One of the five elected members of the Arizona Corporation Commission (ACC) last Tuesday proposed to her fellow state regulators that ACC staff be directed to investigate the pension plan funding levels of all major utilities in the state after her assessment of the state’s three major private-sector energy utilities revealed they are all currently under-funded collectively by more than $500 million.

In a letter to her ACC colleagues, Commissioner Kristin Mayes said a recent 20% rate increase filing by Arizona Public Service (APS) turned up the fact that the utility’s pension fund has become what she called “significantly under-funded” by $472 million. This prompted Mayes to check the Securities and Exchange Commission filings of the other two major investor-owned energy utilities in the state — Southwest Gas Corp. and Tucson Electric Power (TEP) — and it showed they both were “experiencing some degree of under-funding,” too.

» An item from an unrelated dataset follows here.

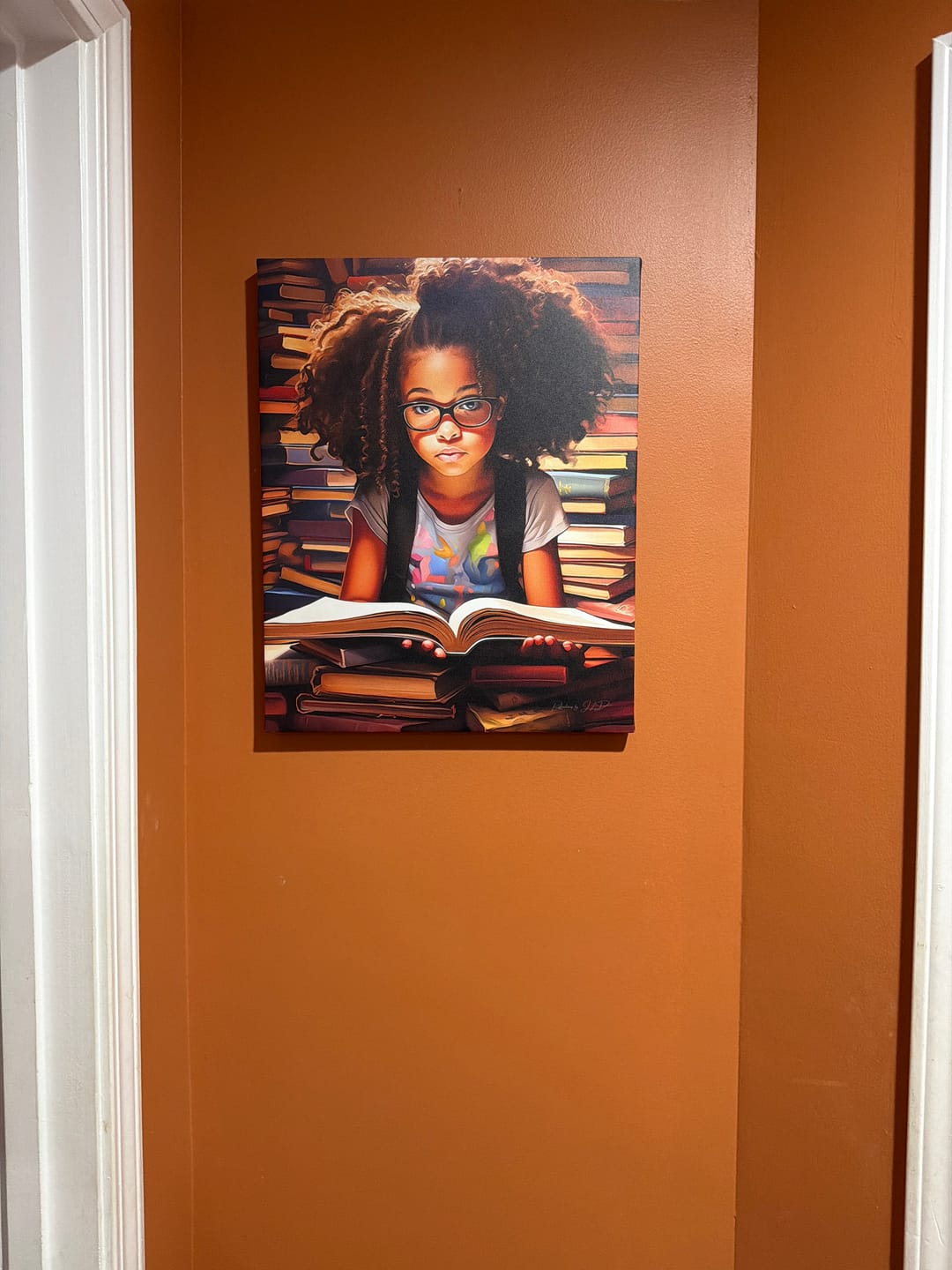 Customer photo review of Books! | Stretched Canvas Print Wall Art | Black Art | African American Art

Mayes said that the publicly available SEC documents show as of the end of last year, TEP’s pension benefit obligation was under-funded by $47 million, and its other post-employment benefits category was under-funded by $69 million. Similarly, Southwest Gas’s pension plan was under-funded by $76 million, while it reported that its other post-employment benefits were under-funded by $18 million.

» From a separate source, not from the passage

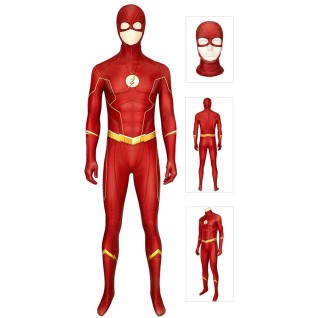 Barry Allen Zentai Jumpsuit The Flash Season 6 Cosplay Costumes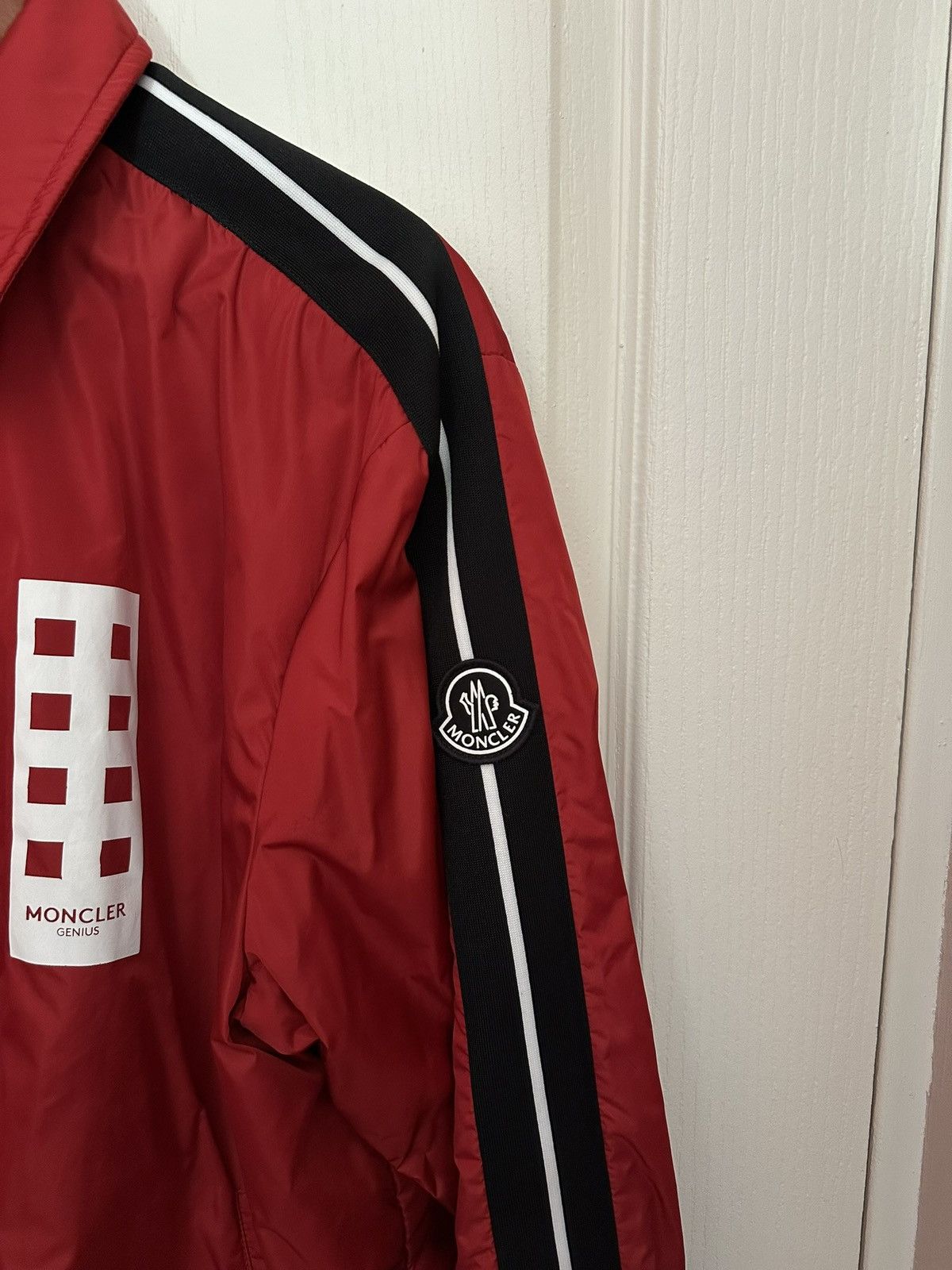 Moncler Genius × Palm Angels MONCLER × Palm Angels “I’m So High Genius” Coach Jacket Size US L / EU 52-54 / 3 - 2 Thumbnail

Collectively, the three Arizona energy utilities carry pension obligations of slightly more than $2 billion, but the collective plan assets total only $1.46 billion, according to a matrix assembled by Mayes.

“Given the possibility that these three utilities may be representative of other utilities with pension plans, and given our duty to address such problems before they worsen, I believe we should determine the extent of this problem across all Class A utilities and analyze how the utility pensions became under-funded,” Mayes wrote in her letter, noting she would particularly like to know whether any of the utilities was over-funded a few years back in the late 1990s.

If there was previous over-funding of the pension monies, Mayes said she wants to know if any of the excess funds were distributed as dividends to shareholders or reported as part of net income in those years. She said “among other steps” the ACC should ask the regulatory staff to investigate the pension liability plans of all the major utilities in the state.